Talk about what makes a story newsworthy and what makes a strong quote. Explain how a basic news story is structured, and why we put the most important information first. Emphasize the importance of accuracy. (If you’d like a basic journalism primer, Poynter’s News University has a great one that’s free and takes about an hour.)
Schedule some time for revisions. Print out the stories. Take a break.
I used to work as a fact checker at Outside magazine. The mere fact that the job exists often comes as a surprise to anyone who hasn’t worked in the magazine industry. In fact, most national magazines employ fact checkers.
When stories came in, we would print them out and highlight every statement that could be verified. The reporters would give us their primary source documents, and we would examine them for inaccuracies. Then we would call each quoted source to make sure their statements hadn’t gotten jumbled or misrepresented during the long editing process.

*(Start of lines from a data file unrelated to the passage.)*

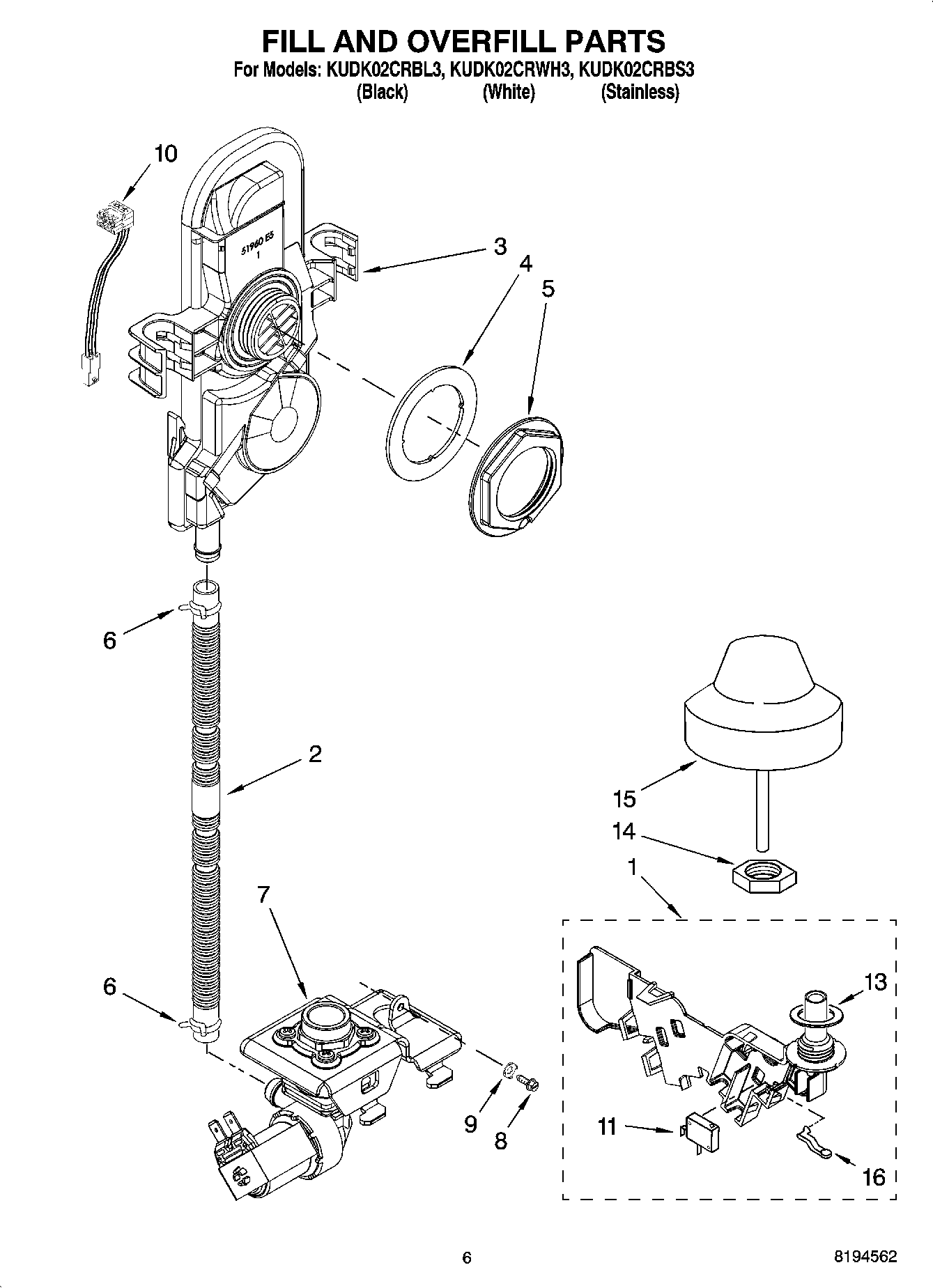 FILL AND OVERFILL PARTS
For Models: KUDK02CRBL3, KUDK02CRWH3, KUDK02CRBS3
(Black) (White) (Stainless)

10

51960 E5
1

3
4
5
6
2
15
14
1
7
6
13
9
8
11
16

6

8194562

Here’s a classroom version for the peer profile drafts:
Take those printed-out stories and have the students choose one they didn’t write. They should highlight or underline all details that can be confirmed, then go back to the source for a fact check. Were names spelled correctly? Are the biographical details correct? Were they quoted accurately and in the right context?
Return the fact-checked profiles to the original authors. Talk about what they got right and wrong and how they feel they did on their first reporting assignment.

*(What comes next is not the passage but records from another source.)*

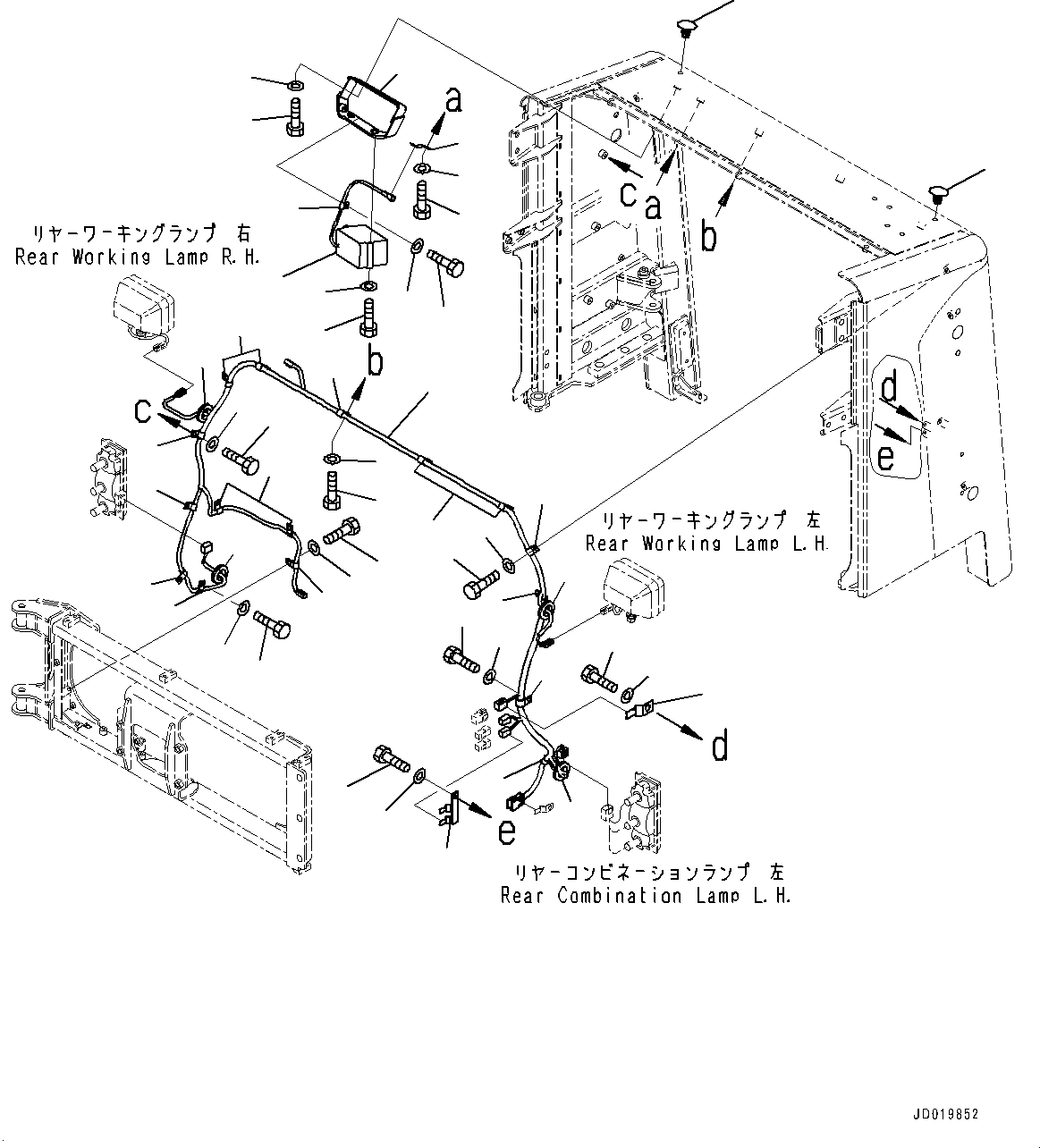 a

c

a

b

リヤーワーキングランプ 右
Rear Working Lamp R.H.

b

c

d

e

リヤーワーキングランプ 左
Rear Working Lamp L.H.

d

e

リヤーコンビネーションランプ 左
Rear Combination Lamp L.H.

JD019852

In addition to giving these students a taste of what it feels like to be a reporter, you’ve just illustrated a fundamental tenet of ethical journalism: facts matter.
How to Tell Good Journalism from Bad
Two-thirds of U.S. adults now get their news from social media. If my own classroom polling is any indication, that percentage may be much higher among millennials. For the past several years, almost all of my students (yes, journalism students) have reported social media as their primary source of news.
News literacy starts with looking beyond the headline and asking: Where did this story come from, and why should I trust it? The most obvious indicator of trustworthiness is transparency. Credible journalists cite their sources and, whenever possible, link to primary documents.
Here’s a simple exercise: Go to a news website whose readers don’t tend to skew far left or far right—Bloomberg is one that’s unlikely to make any students feel like their beliefs are under attack. Choose a news story and reverse-engineer it.
Who did the reporter interview? What questions did they ask? Were the interview subjects qualified to answer those questions, or were they giving uninformed opinions? Which words and phrases did the reporter choose to hyperlink? Do those links lead to appropriate source material?
Have students repeat the exercise on their own and write about their conclusions. Challenge them to choose news stories from their social media feeds and evaluate them for trustworthiness and possible bias.
For more classroom ideas, look to the News Literacy Project and Poynter’s lesson plan for International Fact Checking Day. Both were designed for high school students, but they’re appropriate for college as well.
You can also send students to Fake News Tipsheet, a single-page website I made to help readers identify and stop the spread of fake news.
When you’re done, congratulate the class on engaging with news instead of dismissing it. “It’s all fake” is a refrain we can’t afford to accept—as journalists and as a society. If your students worked to address and overcome their distrust, that’s an accomplishment worth celebrating.
Kim Lisagor Bisheff worked as a fact checker in the late 1990s, when “fact checking” was still a politically neutral term. Over the past 20 years, she has reported for newspapers, magazines, books and websites. Her most recent book, Disappearing Destinations (Penguin Random House, 2008), won the Outstanding Book Award for General Nonfiction from the American Society of Journalists & Authors. Bisheff has taught journalism at Cal Poly State University, San Luis Obispo, since 2004. She currently teaches multimedia journalism and gives talks to campus and community groups on news literacy and fact checking.